Le premier concert, sous le leadership de la batteuse, était le 70e concert de Circles. Chiffre rond, salle pleine, concert rondement mené et rappel chanté. Soixante-dix fois le même concert, ça peut lasser. Pourtant, on sent la même énergie dans la fougue de Leïla.

Bien campée sur ses deux jambes, micro en poigne, elle envoie ses mélismes face au saxophoniste Christophe Panzani, elle joute avec la batteuse, elle superpose ses traitements sonores à ceux de Tony Paeleman. Leïla est tout sourire, par moments.
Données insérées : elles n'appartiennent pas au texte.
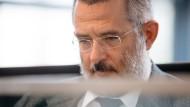 Stephan Kramer, Thüringer Verfassungsschutzchef, sieht die derzeit größte Gefahr im Rechtsextremismus.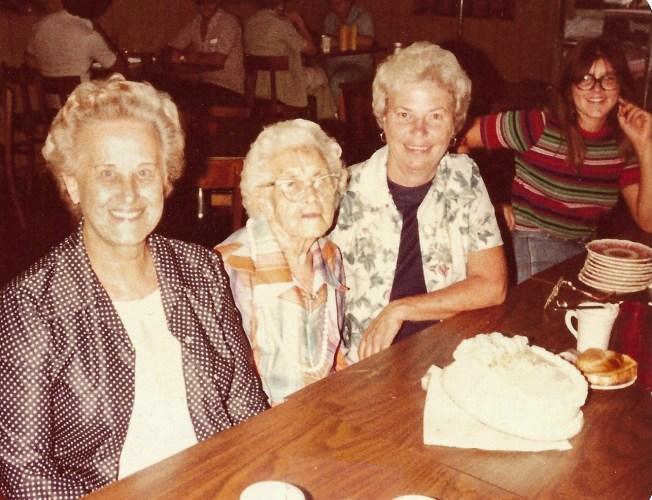 Myrtle Hooper Phillis 91st Birthday Party, Coffeyville, Kansas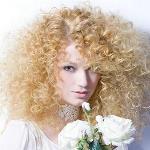 Варианты свадебных причесок на кудрявые волосы средней длины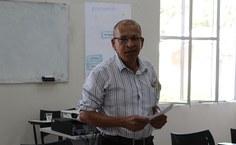 Na aposentadoria, Cosmo de Souza afirma que continuará estudando, pois acredita que o conhecimento é muito importante. Foto: Thâmara Gonzaga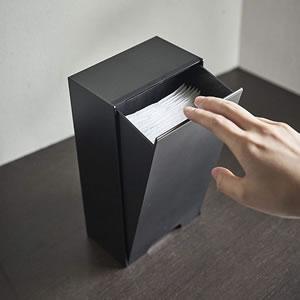 ツーウェイマスク収納ケース タワー【コロナ対策/収納/おしゃれ】ブラックの使用画像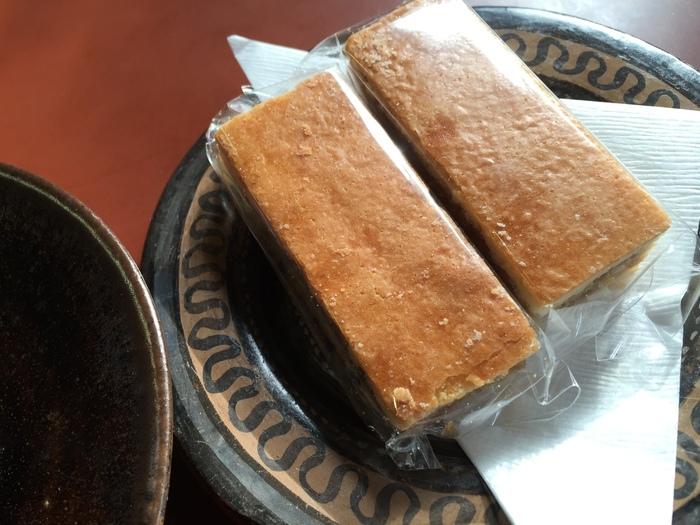 お土産に人気のくるみクッキー。くるみの香りが立つ素朴な味わいで、リピーターも多い一品です。ティータイムのお供にもどうぞ。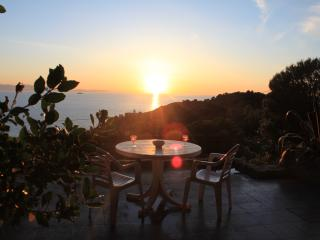 Casa con vista mare sull'isola d'Elba 10 min a piedi dalla spiaggia, Patresi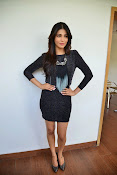 Shruti Haasan Glam pics-thumbnail-3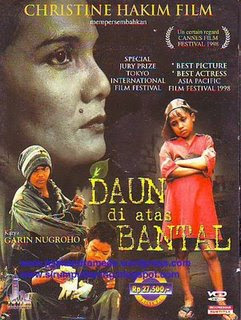 Download film Daun Di Atas Bantal (1998) VCDRip Gratis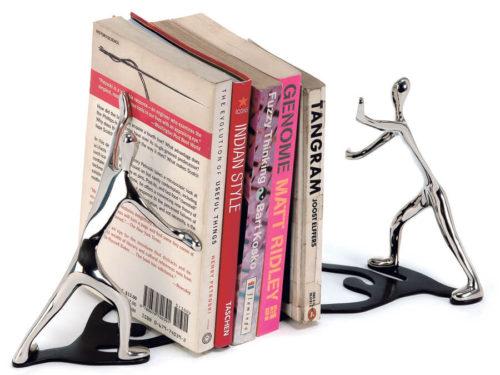 """Raamatuhoidjad """"ID"""" - kingitus Mukul Goyal"""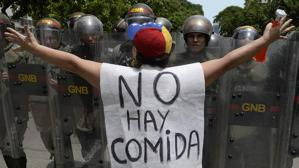 «Largo viaje inmóvil», putrefacción bajo el sol de Caracas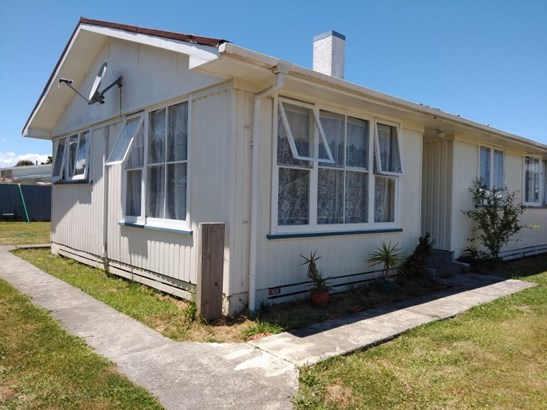 31 Chamberlain Avenue, Wairoa - NZL (photo 2)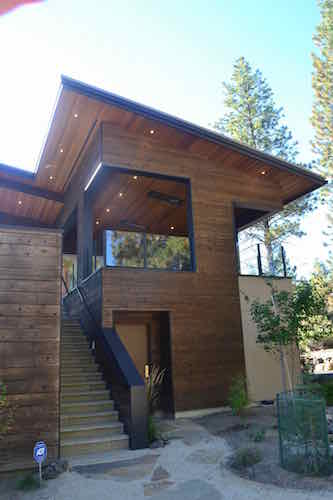 Central Oregon Modern cabin design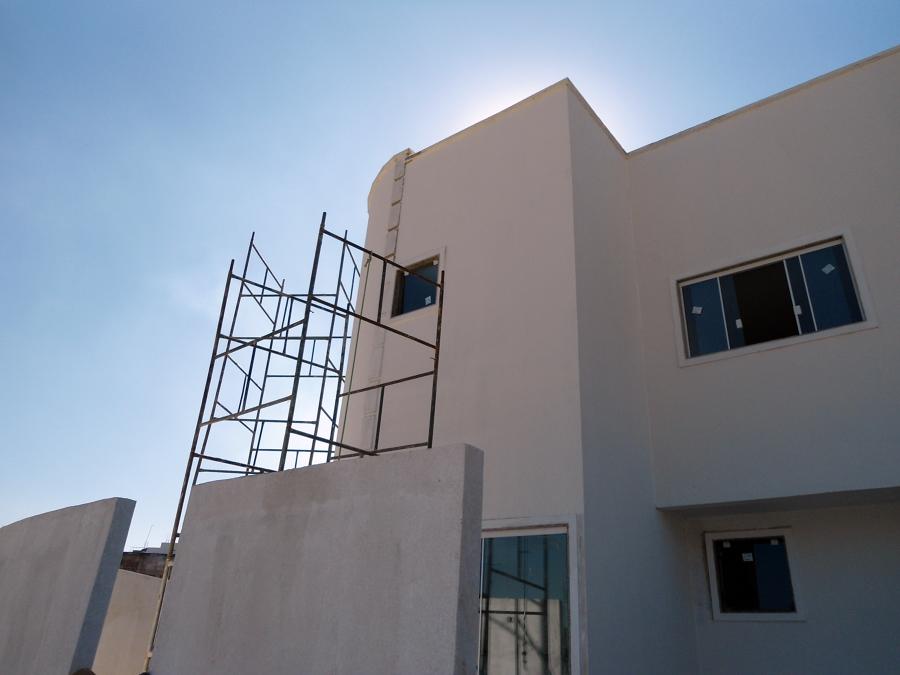 Fachada lateralda edificação bifamiliar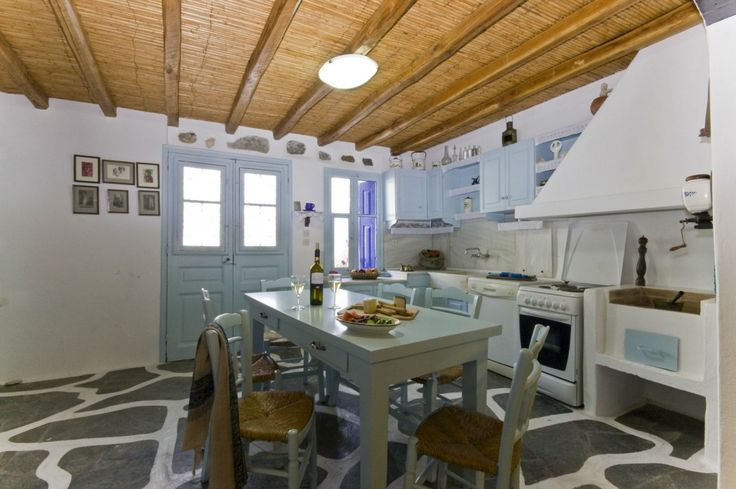 Traditional pool villa in Naousa in Paros island, Villas for Rent in Naousa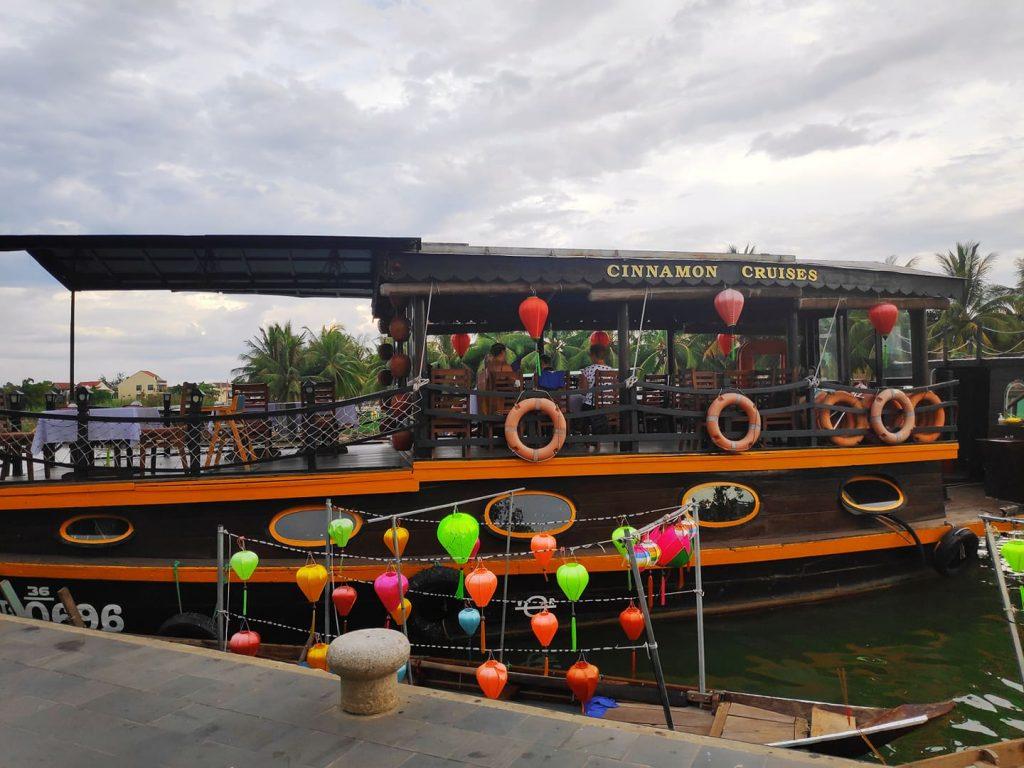 Cinnamon boat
Elle est aussi comme une boxeuse au jeu de jambes délié. Toujours la main sur ses boutons de mixage, un pied jamais loin d’une pédale d’effet, elle arrive, coordonnée, à tout faire en même temps.

Leila Martial & Valentin Ceccaldi par Fabrice Journo

Avec Valentin Ceccaldi, c’est le duo. Il y a plus de risques. Un faux pas, et l’équilibre se rompt. Là encore, sur un répertoire de chansons, elle utilise sa voix comme une instrumentiste. Accentuant la fêlure comme d’autres le growl dans une trompette, claquant des aigus cristallins comme des envolées de flûtes ou des medium ronds comme des wha wha de trombones. Sa diction est travaillée, les mots sonnent et l’on entend, en bout de mélodie, claquer la consonne de fin.

Leïla Martial, lorsqu’elle chante, se situe entre Barbara pour la classe dramatique et Nina Hagen pour l’énergie punk. C’est une position rare, qui ne tient qu’à un fil.

Rien d’étonnant d’ailleurs à ce que le duo FIL ait choisi des chansons très imagées, qui traversent les siècles. « The Cold Song » d’Henri Purcell, « Au bord de l’eau » de Gabriel Fauré ou « Oh, My Love » de John Lennon entre autres. Voilà trois compositeurs joailliers qui savaient tailler des bijoux de chansons. Les arrangements du duo sont d’ailleurs magnifiques et, sachant le travail de composition et d’orchestration dont est capable Valentin Ceccaldi lorsqu’il a sous la main le Grand Orchestre du Tricot, on sent ici toute la concentration, toute l’essence de son savoir-faire au service de cordes vibrantes.
Les chansons sont travaillées comme des rhapsodies, avec des structures qui vagabondent, un fil narratif qui se déroule comme une route de montagne. On se laisse emporter.

On retrouvera avec plaisir et curiosité la chanteuse dans d’autres formes, comme le solo et un nouveau répertoire pour Baa Box, son fameux trio. En attendant, cette amoureuse de la voix multiplie les recherches et les expériences. Ce n’est qu’un début donc, nous la suivrons.